QUESTIONS TO ANSWER:
1 > In the muskox text, how many known species does the bovid group have?
2 > Continue the muskox text from its last sentence.

DOCUMENT TEXT:
# # # # #

This picture is indeed a bovid, although it’s not a bison. The skull cap, adorned with horns is from an animal called Bootherium bombifrons, also known as Harlan’s muskox, , woodland muskox, bonnet-headed muskox, or my personal preferred term second to the great Bootherium, the helmeted muskox.
Muskox are ungulates (hoofed animals) in the order Artiodactylia, even-toed ungulates such as pigs, deer, camels, and antelopes. Artiodactyls also include hippos and whales, which is why some people prefer the term Cetartiodactylia. Bovids are a group of artiodactyls known for having blunt snouts and unbranched horns. In addition to the ever-popular cows, they include bison, sheep, goats, antelopes, and of course, the muskox. It is a large group, with over 400 known species.
Muskox today consist of a single species, Ovibos moschatus. Muskox are commonly misunderstood to be related to oxen, which are really just cows (or more correctly, cattle, as cow technically only refers to females) that have been trained as draft animals and not a separate species at all. Muskox are really more closely related to goats than cattle. They are adapted for cold weather and live in Arctic regions of North America, Eurasia, and Greenland.

# # # # #

SOURCE MATERIAL:

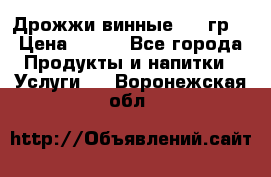 Дрожжи винные 100 гр. › Цена ­ 220 - Все города Продукты и напитки » Услуги   . Воронежская обл.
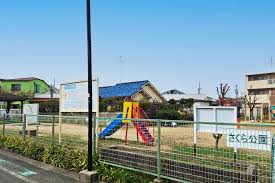 Image result for 中藤2丁目〈売地〉広々426.17㎡（法面含む）上下水道引込済、法面利用価値大、建築条件はございません。お好きなハウスメーカーで建築できます。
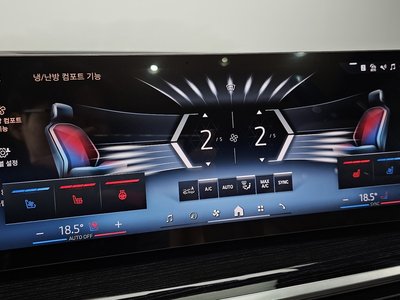 2025 BMW X5 thumbnail 25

# # # # #

ANSWERS BY TASK:
1 > Over 400.

2 >
Bootherium, unlike its modern cousin, lived in more temperate climates. It lived throughout North America during the Pleistocene Epoch between 300,000 and 1.8 million years ago, but was most common in the southern United States. It is not a common fossil in Arkansas, but has been identified from Newton County in the northern part of the state along the Buffalo National River. Sadly, the paper referencing this find is chiefly about a cave in Maryland from 1938, which is a great indicator of a lack of decent mammalian paleontological research in Arkansas. Nevertheless, during the Pleistocene, Bootherium has been listed as the most common form of muskox in North America.
Bootherium is reported to have been taller and thinner than modern muskox, with a finer and shorter fur coat, as befitting the warmer climate. They also had large horns that were fused together across the top of the skull.
Considering that it shared a similar habitat with mastodons, which we have in a fair abundance within the state, it would be expected that there should be more evidence of them being in Arkansas. It may be that they are usually mistaken for the bones of modern cattle, which are not uncommon throughout the state. So perhaps there are more around here than we know about.